Equateur: dans Guayaquil, paralysée et en guerre ouverte contre les narcotrafiquants
Un véhicule s'arrête devant un poste de police: deux agents observent anxieux derrière un mur, l'un d'eux brandissant un pistolet. Dans le port équatorien de Guayaquil paralysé par l'état d'urgence et la violence des narcotrafiquants, le moindre mouvement est devenu suspect.
Au coeur de ce port de 2,8 millions d'habitants, poumon économique de l'Equateur, les gangs montrent depuis mardi leur puissance de feu : fusillades, attaques à l'explosif, attentats à la voiture piégée contre des commissariats, des stations service ou un hôpital sont lancés en représailles d'un transfèrement de prisonniers.

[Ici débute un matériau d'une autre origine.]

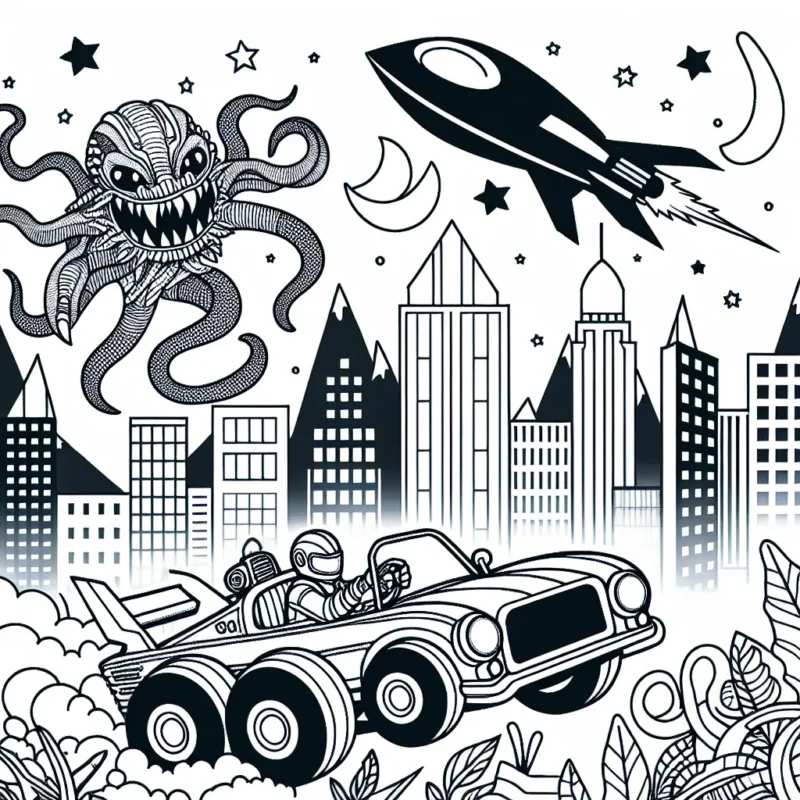 Imagine et colorie un super héros à bord de sa puissante voiture de course, combattant le monstre tentaculaire qui envahit la ville !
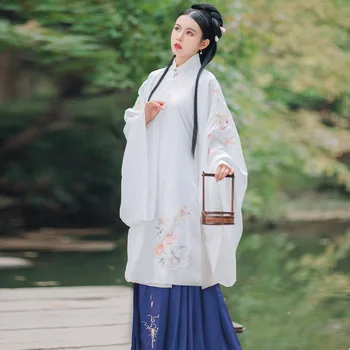 Vezenje Cvet Uspešnosti Oblačila Kostum Lady Letnik Hanfu Dolg Rokav Elegant Cross Ovratnik Ženske Kitajski Slog Tang Obleko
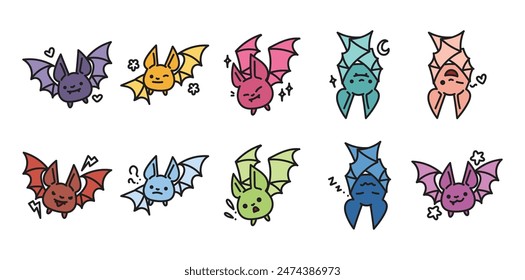 Kawaii Bat Doodle Set Collection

A proximité du principal établissement pénitentiaire de Guayaquil (sud-ouest), appelé Guayas 1, on entend encore de temps en temps des coups de feu et des explosions.
Le soir venu les rues se vident. Le couvre-feu est en vigueur à partir de 21H00 (02H00 GMT) : les policiers sont alors en alerte maximum.
L'administration pénitentiaire attribue les tirs et les attaques à la grenade à des détenus "membres de groupes criminels organisés", cette prison étant contrôlée par des bandes de trafiquants de drogue.
Dans la ville déserte, les forces de l'ordre patrouillent toutes lumières éteintes.
Les postes de contrôle installés à travers la ville sont une cible facile pour les gangs, qui peuvent apparaître à tout moment et déclencher des fusillades meurtrières.
Les stations-service, d'habitude ouvertes 24 heures sur 24, ferment dès la tombée de la nuit. Des cônes oranges empêchent les véhicules d'y pénétrer.
-"Danger de mort"-
Dès qu'une voiture apparaît, l'alerte est donnée. "C'est devenu un travail ou l'on est à chaque instant en danger de mort", déclare sous couvert d'anonymat un jeune employé de 21 ans.
Il craint d'être tué "sans pitié" par des hommes armés. "Nous devons empêcher aussi que quelqu'un passe et laisse dans la station un sac, une valise, sans qu'on s'en aperçoive", dit-il, ajoutant avoir vu "des bombes exploser".
En cas d'attaque, sa mission est claire : couper l'électricité de la station-service afin d'éviter une explosion.
Le président Guillermo Lasso a qualifié cette situation de "guerre ouverte" et n'a pas hésité à étendre l'état d'urgence en vigueur depuis mardi à une troisième province, à mobiliser l'armée et à la déployer dans la prison de Guayas 1, tombée entre les mains d'une poignée de gangs : les "Lobos", "Choneros", "Tiguerones" ou "Chone Killer".
"Ce gouvernement ne cédera pas aux narco-terroristes : ils ne pourront pas imposer leur volonté dans le pays", a déclaré le chef de l'Etat.
L'état d'urgence est en vigueur dans les provinces de Guayas et Esmeraldas depuis mardi et désormais aussi à Santo Domingo de los Tsáchilas (ouest), totalisant six millions d'habitants, soit un tiers de la population totale de l'Equateur, dont les garanties constitutionnelles sont restreintes pendant 45 jours.
Les images de centaines de détenus couchés par terre, torse nu et mains liées dans le dos, ont fait le tour des réseaux sociaux.
Les violences ont fait depuis mardi huit morts et 23 blessés, pour la plupart des policiers et des militaires.
Quinze policiers et militaires ont notamment été blessés jeudi au cours d'une nouvelle mutinerie dans la prison de Guayas 1, investie par 1.300 policiers.
Les narcotrafiquants, dont certains sont liés aux cartels mexicains, livrent une guerre dans les rues et dans les prisons en Equateur, où des massacres ont fait près de 400 morts depuis février 2021.
Situé entre la Colombie et le Pérou, les plus grands producteurs mondiaux de cocaïne, cet Etat est passé du statut de pays de transit de drogue à celui d'important centre de distribution vers l'Europe et les Etats-Unis.
En 2021, les autorités ont mis la main sur une quantité record de 210 tonnes de drogues, principalement de la cocaïne. Depuis le début de l'année, les saisies totalisent 160 tonnes.